=== Task instructions ===
Given the material below, repeat exactly the lines from the one containing "this 350×233 image." through the final line, and nothing else.

=== Study material ===
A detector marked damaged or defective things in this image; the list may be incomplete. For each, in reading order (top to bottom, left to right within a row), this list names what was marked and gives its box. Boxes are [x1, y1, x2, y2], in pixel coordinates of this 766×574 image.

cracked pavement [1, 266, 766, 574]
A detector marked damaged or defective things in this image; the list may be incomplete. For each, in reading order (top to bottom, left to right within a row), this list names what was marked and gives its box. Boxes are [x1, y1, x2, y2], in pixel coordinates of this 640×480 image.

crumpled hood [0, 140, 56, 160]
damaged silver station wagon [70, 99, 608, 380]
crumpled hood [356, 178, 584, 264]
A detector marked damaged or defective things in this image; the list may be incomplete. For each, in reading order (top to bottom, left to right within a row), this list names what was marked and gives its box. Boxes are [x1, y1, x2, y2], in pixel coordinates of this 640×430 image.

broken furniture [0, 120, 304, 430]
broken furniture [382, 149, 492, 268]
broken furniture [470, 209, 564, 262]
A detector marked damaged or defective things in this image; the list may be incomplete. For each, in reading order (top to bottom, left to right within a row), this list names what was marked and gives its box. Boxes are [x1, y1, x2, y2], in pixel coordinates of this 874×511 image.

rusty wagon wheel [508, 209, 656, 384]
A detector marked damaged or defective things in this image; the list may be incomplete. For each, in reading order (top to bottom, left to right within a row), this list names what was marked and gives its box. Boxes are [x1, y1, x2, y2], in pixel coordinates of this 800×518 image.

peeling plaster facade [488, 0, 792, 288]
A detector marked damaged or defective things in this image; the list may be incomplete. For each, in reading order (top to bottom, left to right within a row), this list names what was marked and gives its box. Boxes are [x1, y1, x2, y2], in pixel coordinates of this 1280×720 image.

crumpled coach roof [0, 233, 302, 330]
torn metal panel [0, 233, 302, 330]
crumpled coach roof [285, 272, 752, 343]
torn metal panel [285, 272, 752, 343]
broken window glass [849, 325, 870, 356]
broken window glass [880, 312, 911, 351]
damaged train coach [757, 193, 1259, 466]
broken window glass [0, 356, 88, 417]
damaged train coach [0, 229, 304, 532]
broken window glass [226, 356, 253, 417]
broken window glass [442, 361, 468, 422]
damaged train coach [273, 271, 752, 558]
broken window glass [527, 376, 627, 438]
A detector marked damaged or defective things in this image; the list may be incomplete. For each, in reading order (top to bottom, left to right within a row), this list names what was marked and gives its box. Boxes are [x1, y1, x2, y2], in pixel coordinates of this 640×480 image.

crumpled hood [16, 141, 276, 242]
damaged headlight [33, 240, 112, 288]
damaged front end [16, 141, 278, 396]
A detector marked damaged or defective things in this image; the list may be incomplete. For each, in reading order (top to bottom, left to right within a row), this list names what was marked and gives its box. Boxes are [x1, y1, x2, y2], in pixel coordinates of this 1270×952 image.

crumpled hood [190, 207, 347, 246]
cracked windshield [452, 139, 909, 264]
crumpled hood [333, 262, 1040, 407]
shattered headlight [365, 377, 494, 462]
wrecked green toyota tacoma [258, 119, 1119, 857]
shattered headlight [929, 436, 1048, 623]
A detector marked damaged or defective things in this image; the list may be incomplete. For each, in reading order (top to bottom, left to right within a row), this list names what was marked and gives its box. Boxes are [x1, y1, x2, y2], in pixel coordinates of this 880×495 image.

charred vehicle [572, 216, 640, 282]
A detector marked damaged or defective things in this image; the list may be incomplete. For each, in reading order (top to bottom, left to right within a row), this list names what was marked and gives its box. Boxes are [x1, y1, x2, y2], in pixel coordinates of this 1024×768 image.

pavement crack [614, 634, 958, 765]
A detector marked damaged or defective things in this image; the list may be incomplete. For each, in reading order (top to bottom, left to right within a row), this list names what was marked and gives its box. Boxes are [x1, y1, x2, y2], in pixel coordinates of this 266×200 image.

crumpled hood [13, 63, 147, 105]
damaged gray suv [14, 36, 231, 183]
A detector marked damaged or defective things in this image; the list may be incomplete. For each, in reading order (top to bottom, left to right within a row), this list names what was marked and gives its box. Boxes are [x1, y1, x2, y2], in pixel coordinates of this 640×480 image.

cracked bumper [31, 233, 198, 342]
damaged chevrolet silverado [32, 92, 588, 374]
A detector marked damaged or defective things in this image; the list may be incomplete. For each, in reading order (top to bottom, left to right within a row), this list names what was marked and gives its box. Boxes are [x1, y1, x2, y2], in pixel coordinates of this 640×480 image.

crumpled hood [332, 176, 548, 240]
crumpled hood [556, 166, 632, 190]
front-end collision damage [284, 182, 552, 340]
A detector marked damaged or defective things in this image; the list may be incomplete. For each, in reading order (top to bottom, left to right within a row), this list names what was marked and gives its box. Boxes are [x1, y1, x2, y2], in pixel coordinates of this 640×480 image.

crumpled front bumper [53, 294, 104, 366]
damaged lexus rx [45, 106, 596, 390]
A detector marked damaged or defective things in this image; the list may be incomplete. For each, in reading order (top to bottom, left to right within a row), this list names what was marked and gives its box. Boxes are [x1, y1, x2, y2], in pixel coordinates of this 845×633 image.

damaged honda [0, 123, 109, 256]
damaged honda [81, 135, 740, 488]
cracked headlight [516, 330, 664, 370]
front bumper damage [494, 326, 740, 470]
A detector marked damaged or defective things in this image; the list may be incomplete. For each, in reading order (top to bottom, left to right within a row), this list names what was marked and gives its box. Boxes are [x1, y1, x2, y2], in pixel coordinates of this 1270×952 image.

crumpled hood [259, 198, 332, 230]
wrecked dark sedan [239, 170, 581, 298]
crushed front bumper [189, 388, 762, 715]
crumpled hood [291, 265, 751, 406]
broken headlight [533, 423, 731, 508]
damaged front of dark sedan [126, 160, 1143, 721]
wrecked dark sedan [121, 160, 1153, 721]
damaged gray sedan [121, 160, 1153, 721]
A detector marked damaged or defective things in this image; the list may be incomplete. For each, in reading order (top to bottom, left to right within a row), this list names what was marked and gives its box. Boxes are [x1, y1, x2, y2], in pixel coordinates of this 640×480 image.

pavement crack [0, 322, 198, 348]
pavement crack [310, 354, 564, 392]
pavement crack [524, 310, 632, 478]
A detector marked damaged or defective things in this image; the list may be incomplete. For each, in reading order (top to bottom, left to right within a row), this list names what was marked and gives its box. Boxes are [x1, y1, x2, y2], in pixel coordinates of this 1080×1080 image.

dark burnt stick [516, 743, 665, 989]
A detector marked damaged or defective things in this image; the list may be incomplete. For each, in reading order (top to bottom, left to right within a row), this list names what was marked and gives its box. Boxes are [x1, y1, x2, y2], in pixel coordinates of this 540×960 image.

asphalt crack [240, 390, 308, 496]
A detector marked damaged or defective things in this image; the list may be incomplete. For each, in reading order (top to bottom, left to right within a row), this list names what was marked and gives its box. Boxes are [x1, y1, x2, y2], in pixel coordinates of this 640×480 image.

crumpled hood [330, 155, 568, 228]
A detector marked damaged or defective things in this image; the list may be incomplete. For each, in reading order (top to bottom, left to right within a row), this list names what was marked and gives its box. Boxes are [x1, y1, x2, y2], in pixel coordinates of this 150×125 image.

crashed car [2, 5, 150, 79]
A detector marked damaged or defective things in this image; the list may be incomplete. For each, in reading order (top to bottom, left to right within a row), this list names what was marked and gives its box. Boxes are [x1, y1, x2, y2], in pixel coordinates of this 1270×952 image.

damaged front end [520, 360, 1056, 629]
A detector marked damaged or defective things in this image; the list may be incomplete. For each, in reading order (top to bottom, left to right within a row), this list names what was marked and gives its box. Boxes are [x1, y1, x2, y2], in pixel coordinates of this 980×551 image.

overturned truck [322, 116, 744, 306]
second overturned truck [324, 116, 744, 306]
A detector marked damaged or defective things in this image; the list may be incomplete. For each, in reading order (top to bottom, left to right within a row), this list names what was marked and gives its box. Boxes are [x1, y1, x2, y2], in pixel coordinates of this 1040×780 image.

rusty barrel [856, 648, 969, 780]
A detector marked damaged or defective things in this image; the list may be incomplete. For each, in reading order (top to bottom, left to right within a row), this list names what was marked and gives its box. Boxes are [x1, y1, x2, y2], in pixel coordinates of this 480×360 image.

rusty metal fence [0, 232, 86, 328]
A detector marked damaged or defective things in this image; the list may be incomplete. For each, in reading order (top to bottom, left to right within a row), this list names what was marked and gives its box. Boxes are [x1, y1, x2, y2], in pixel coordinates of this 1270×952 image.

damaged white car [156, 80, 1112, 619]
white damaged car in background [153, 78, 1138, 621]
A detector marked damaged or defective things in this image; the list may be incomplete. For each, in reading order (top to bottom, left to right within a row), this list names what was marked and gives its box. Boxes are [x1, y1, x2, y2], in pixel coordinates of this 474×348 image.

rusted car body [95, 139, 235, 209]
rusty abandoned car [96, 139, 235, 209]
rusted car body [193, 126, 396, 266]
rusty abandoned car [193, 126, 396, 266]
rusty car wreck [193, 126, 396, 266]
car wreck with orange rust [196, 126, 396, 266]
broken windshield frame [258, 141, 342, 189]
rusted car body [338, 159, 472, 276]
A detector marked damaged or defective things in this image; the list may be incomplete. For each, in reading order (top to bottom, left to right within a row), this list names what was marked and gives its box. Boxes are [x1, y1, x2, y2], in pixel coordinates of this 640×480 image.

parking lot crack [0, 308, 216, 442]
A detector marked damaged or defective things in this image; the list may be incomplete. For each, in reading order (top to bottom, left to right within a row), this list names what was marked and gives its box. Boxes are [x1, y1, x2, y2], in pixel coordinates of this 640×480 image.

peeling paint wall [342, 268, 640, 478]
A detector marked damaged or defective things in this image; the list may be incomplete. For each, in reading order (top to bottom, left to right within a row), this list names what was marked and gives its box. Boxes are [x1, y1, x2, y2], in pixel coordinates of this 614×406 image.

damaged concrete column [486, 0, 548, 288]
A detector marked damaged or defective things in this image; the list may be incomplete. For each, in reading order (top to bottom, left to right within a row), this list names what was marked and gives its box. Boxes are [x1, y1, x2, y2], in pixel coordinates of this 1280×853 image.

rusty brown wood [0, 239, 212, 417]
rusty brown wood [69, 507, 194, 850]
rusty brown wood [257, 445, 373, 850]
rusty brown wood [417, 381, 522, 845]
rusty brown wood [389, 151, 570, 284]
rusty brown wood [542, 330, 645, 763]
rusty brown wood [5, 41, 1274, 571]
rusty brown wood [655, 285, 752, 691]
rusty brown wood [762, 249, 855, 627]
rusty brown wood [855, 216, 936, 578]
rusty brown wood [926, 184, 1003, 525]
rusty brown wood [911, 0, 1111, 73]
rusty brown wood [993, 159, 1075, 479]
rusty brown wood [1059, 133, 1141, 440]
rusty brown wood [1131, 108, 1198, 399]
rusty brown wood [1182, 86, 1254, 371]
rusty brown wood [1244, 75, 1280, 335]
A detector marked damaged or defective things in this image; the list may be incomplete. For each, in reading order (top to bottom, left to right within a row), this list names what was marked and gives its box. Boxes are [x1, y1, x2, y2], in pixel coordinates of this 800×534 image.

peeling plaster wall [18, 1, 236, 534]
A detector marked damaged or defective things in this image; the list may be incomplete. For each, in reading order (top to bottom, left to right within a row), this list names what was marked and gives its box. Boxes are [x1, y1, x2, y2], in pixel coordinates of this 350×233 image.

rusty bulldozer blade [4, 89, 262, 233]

=== Solved exercise ===
A detector marked damaged or defective things in this image; the list may be incomplete. For each, in reading order (top to bottom, left to right within a row), this list names what was marked and gives its box. Boxes are [x1, y1, x2, y2], in pixel coordinates of this 350×233 image.

rusty bulldozer blade [4, 89, 262, 233]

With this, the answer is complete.